- ЗАДАНИЯ:
(A) Когда, согласно отрывку о военной пропаганде, россияне прозвали немцев «фрицами»?
(B) Измените отрывок о военной пропаганде от «Один из самых» до «задачи его истребления.»: замените «болванов» на «глупцов» и приведите получившийся текст.

- ОТРЫВОК ТЕКСТА:
┌────────
Один из самых старинных и испытанных приемов военной пропаганды — презрительный образ врага, которого нам представляют как скопище обезумевших, неуклюжих и трусливых болванов, чтобы таким образом убедить нас в неизбежности нашей победы. У этого приема нет изобретателя, он существует испокон веков и применяется стихийно каждой из враждующих сторон, но государство научилось использовать его в своих целях: оно охотно подхватывает инициативы такого рода и использует их в собственных средствах наглядной агитации с целью дегуманизации противника и облегчения задачи его истребления.
За примерами ходить далеко не приходится. Россияне прозвали немцев «фрицами» еще в годы Первой Мировой, и этот ярлык пригодился в последующей войне, американцы, со своей стороны, обзывали их krauts, а японцев — japs, в таком виде они куда меньше ассоциируются с высокой немецкой культурой или самурайскими доблестями. Россияне, кстати, менее наслышанные о доблестях, прозвали всех японцев именно самураями, лишив этот титул и тени героизма. И каких только прозвищ они не изобретают сегодня для украинцев.
Этот метод, однако, становится все менее пригодным для сегодняшних полиэтнических и многоконфессиональных обществ, когда практически у любого противника может оказаться пресловутая «пятая колонна» в наших собственных рядах. Отсюда — желание отмежеваться, объявить «внутреннего врага» неаутентичным представителем своей группы, в отличие от аутентичных и миролюбивых «наших». Так, например, русские, выступающие в защиту Украины — неправильные, агенты «вашингтонского обкома» или вообще евреи.
└────────
- ПРЕДОСТАВЛЕННЫЕ МАТЕРИАЛЫ:
┌────────
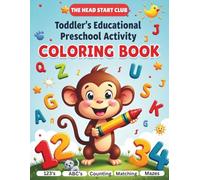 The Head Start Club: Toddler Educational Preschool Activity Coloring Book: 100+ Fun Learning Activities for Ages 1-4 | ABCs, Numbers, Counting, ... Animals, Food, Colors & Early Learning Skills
└────────
- ОТВЕТЫ:
(A) Еще в годы Первой Мировой.

(B)
Один из самых старинных и испытанных приемов военной пропаганды — презрительный образ врага, которого нам представляют как скопище обезумевших, неуклюжих и трусливых глупцов, чтобы таким образом убедить нас в неизбежности нашей победы. У этого приема нет изобретателя, он существует испокон веков и применяется стихийно каждой из враждующих сторон, но государство научилось использовать его в своих целях: оно охотно подхватывает инициативы такого рода и использует их в собственных средствах наглядной агитации с целью дегуманизации противника и облегчения задачи его истребления.